バタッと煉は倒れる。 「ひ、煉っ!!」 少し遠くで見ていた凛音は倒れた煉を見て、急いで駆け付ける。 No.38は助かったとばかり、全力で逃げ出す。 凛音はそれを見ていたが、煉のこともあり、追うことはできなかった。 煉は気絶していた。 しかし、血の気がなく、危険だと判断した凛音は急いで家へ運ぼうとした。が、入って来た時の出入口から出ると、大変な事になっていた。 時刻はすでに六時。しかし教室には誰もいない。代わりにグラウンドに大量の警察がいた。 「・・・どうやって運ぼう・・・」 大変な騒ぎだ。生徒は全員強制下校させられたに違いない。 結局、家までたどり着いたのは九時。 教室で警察が立ち去るまで待ち、自らよりも大きい煉を運ぶのにはかなりの時間を労した。
* * *
昼の一時。
そんな時間に煉は自らのベッドの上で目を覚ました。 時計を見てやべっ学校と一瞬思うが、自らの置かれた状況を把握することの方が先だった。 軽く血のついた制服。傷一つない体(女状態)、布団の上でうつ伏している凛音(ミニバージョン)。 「どうなってる!?」 そこで昨日の戦いのことを思い出す。 結局どうなったのか。煉には記憶にない。 凛音を起こさないように布団から出て、リビングへ向かう。 と、そこで留守電が来ていることに気づく。 「休校・・・か・・・」 留守電には休校の知らせが来ていた。 「とりあえず・・・凛音起こすか・・・」
* * *
「・・・」
煉はふと思う。 「・・・うつ伏せになってるけどまさか死んじゃいないよな・・・?」 指でそーっと凛音を仰向けにする。 「・・・うーむ、起こしてよいものか」 煉が見た凛音は、もう疲れて動けません。
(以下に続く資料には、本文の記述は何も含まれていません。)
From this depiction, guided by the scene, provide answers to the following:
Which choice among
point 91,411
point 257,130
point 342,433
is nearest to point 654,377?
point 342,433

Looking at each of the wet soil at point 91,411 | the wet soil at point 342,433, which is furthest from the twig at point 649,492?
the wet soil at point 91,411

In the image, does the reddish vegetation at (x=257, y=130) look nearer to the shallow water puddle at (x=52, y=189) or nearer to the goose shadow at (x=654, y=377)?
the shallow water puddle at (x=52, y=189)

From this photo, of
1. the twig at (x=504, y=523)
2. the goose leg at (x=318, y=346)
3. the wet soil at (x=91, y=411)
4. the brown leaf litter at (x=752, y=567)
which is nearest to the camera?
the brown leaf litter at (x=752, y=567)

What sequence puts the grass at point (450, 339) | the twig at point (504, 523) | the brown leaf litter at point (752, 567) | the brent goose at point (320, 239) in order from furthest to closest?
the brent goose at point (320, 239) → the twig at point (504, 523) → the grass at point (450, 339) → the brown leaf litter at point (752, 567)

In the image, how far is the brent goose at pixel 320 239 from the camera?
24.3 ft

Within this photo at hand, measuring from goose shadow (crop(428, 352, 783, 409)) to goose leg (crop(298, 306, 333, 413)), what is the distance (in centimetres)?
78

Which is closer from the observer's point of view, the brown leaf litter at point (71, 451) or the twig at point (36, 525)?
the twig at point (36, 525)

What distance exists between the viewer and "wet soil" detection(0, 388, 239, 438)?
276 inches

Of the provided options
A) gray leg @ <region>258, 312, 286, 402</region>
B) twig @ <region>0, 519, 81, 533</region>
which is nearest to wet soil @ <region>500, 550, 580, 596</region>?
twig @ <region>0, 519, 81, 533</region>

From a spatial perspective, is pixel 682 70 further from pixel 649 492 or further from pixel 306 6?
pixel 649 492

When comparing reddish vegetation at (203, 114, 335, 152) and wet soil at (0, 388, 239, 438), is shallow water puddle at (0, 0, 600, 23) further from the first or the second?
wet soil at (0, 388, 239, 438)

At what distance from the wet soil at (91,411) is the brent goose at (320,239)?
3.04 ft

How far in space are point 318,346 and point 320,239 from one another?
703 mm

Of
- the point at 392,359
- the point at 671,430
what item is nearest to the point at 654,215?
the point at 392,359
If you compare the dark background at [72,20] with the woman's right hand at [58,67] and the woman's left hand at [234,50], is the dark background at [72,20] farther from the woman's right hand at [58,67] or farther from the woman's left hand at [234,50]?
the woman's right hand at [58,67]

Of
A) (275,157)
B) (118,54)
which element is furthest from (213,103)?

という顔をしていて、すーすー寝息を立てて眠っていた。 「・・・だけど起こすしかねぇか・・・」 そう決心すると、煉は凛音の頬を人差し指で軽く突っつく。 「はぅ・・・む・・・」 ゆっくりと凛音は目を開ける。 「・・・起きたか」 「・・・煉・・・?」 「それ以外に誰が・・・」 と煉は呆れた顔で言う。 「・・・かった」 「ん?」 「良かったぁぁ!」 凛音は突如泣き出した。 「ちょ・・・おいっ!何で泣いてんだっ!?」 予想もしてなかった出来事に煉は慌てる。 「だってっ、家帰ってきても顔真っ青だったしっ、死んじゃうかとっ」 「勝手に殺すな」 「うぅ、でも良かったぁ・・・」 「でさ、聞きたいことがあるんだが」 「何?」 「結局、俺は勝ったのか?」 「・・・!」 「どうなんだ?」 凛音はしばらく黙っていたが、やがて口を開いた。 「あいつは・・・逃げたよ・・・」 「そうか・・・。まぁいいよ、こうやってお前と話できてるし」 「ちょっ、何言ってんのよっ」 「いや、さ、もし俺があっちで死んでたらさ、お前との繋がりも何もなくなっちまってたわけじゃん。だとするとまたお前を一人にしちまうのかなーって」 と煉が言うと、 「また・・・って知ってたの?」 「そりゃな」 そう煉が答えると、凛音はしばらく黙っていた。 「あの人はさ、本当最初から私にいろいろとしてくれてね、いきなり混沌空間に入っちゃった私に混沌空間の説明をしてくれたりさ、私を守ってくれたりしてたんだよね」 煉は黙って話を聞いている。 「『カオス』が使えるようになってからも、制御の仕方から何まで全部教えてくれたんだ。さすがにこんな風になっちゃった時はびっくりしたけど」 「最期も五人の能力者から私を逃がすために精一杯頑張ってくれてさ」 そう言う凛音の顔は悲しげだった。 「凛音・・・、何かごめんな」 「いいよ、こっちが勝手に話し始めたんだし」 しばらく、沈黙が続いた。 ザーッと雨が降り続いている。 「んじゃっ、そろそろ飯作るかっ」 沈黙をかき消すように、煉は立ち上がりながら言った。 「あ、うん。でもさ・・・」 「ん?」 「まず先にその血まみれの制服を着替えた方がいいと思うよ」 と凛音が言うと、煉は自らの服装をもう一度見直して、 「そういや、こんな混沌状況だったな・・・」 と言って、がくっとうなだれた。 「じゃぁ、俺着替えてくっから、先にリビング行っててくれ」 「分かったーって言いたいところだけど、この体じゃ階段降りれないんだよね・・・」 ハハハ、と凛音が軽く笑いながらそう言う。 「そういや、そうだったな・・・。じゃ、着替えたら下連れてくから待ってろ」 そう言って、煉は着替えを取ると、一階へ降りていった。
* * *
裏通りの地下。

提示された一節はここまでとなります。